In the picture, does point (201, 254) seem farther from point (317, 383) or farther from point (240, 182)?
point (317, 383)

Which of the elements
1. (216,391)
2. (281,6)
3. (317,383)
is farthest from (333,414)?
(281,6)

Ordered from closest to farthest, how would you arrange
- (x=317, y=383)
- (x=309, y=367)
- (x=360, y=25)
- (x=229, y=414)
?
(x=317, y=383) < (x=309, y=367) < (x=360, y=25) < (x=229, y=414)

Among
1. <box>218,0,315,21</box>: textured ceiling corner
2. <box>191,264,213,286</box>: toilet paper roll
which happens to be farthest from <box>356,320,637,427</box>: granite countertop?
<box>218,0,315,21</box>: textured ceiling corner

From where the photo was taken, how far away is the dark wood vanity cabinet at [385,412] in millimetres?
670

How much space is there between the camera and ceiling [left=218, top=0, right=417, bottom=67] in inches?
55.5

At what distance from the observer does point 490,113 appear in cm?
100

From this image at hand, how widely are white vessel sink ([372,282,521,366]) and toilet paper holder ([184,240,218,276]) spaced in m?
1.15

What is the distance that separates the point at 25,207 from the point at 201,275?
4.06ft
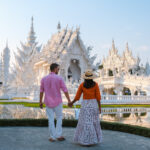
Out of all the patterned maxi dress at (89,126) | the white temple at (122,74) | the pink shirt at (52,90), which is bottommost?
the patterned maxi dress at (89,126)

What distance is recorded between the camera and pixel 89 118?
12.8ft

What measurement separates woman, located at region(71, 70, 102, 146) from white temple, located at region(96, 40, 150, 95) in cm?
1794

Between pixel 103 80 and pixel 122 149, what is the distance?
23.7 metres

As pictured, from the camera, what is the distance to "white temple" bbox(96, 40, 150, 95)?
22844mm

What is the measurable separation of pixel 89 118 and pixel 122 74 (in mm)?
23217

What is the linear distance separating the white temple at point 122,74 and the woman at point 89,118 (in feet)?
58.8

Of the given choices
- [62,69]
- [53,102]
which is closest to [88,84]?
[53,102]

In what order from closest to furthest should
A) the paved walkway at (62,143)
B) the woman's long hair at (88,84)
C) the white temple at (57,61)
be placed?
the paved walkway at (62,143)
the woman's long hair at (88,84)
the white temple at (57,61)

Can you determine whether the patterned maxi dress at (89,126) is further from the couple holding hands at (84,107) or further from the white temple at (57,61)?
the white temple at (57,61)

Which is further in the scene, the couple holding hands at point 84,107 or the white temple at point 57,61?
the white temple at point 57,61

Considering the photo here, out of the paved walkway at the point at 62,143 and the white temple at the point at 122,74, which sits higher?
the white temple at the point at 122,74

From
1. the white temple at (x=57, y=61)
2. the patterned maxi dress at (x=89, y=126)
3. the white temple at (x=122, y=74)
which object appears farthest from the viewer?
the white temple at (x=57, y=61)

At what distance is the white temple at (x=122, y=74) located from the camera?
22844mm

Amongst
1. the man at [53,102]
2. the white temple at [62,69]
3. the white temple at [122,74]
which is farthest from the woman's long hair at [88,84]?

========================================================================

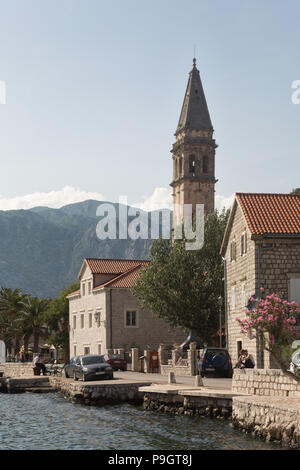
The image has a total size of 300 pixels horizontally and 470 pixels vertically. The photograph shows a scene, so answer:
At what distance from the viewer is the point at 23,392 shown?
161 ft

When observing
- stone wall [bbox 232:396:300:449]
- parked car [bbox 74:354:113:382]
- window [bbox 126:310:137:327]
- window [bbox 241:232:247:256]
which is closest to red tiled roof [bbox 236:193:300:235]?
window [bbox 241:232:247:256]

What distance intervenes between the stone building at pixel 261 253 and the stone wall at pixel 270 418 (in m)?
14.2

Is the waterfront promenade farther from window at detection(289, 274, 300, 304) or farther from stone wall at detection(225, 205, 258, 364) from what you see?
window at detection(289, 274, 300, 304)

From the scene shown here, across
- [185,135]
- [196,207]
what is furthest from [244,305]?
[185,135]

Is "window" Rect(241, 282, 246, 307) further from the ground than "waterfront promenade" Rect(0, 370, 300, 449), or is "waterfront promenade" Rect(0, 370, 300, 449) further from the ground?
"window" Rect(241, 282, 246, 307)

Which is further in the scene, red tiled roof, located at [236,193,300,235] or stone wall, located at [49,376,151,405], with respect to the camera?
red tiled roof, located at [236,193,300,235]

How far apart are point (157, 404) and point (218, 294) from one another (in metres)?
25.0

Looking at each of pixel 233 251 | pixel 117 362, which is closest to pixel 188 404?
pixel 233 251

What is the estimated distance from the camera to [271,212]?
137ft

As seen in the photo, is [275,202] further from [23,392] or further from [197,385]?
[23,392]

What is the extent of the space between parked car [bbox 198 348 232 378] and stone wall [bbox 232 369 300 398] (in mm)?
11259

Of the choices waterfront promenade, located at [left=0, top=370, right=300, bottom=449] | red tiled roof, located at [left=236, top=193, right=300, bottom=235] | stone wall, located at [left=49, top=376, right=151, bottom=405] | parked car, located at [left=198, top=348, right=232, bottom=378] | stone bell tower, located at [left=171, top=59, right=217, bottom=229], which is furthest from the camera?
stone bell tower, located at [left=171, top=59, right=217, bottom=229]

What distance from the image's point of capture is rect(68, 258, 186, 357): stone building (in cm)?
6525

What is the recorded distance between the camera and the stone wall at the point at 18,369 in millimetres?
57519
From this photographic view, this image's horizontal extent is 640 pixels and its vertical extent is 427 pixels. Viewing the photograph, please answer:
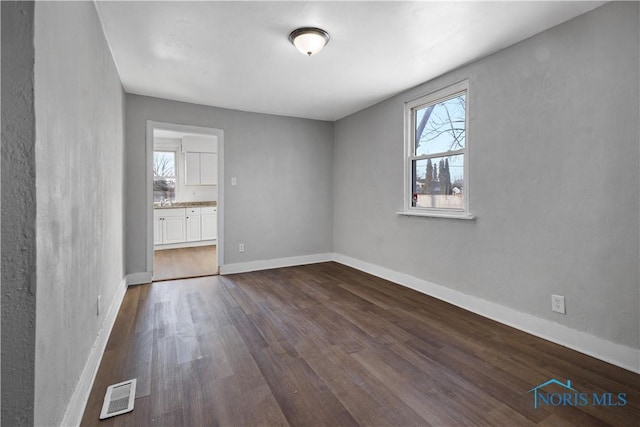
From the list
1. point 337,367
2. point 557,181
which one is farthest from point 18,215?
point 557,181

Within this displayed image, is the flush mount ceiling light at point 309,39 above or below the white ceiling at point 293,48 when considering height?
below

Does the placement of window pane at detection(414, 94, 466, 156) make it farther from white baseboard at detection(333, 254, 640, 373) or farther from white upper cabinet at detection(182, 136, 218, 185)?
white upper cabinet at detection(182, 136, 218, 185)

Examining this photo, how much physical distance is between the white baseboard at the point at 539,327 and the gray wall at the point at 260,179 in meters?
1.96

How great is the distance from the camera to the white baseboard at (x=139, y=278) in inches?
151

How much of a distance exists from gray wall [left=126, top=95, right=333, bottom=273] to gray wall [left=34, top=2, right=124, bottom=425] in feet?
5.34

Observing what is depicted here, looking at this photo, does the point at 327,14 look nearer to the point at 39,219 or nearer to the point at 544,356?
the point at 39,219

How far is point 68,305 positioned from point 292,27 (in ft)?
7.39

========================================================================

OBJECTIVE:
Gather every line in the entries above that contains the word "corner", and copy each of those lines out in full.

CORRECT RESPONSE:
1. <box>218,0,315,21</box>: textured ceiling corner
<box>218,0,315,21</box>: textured ceiling corner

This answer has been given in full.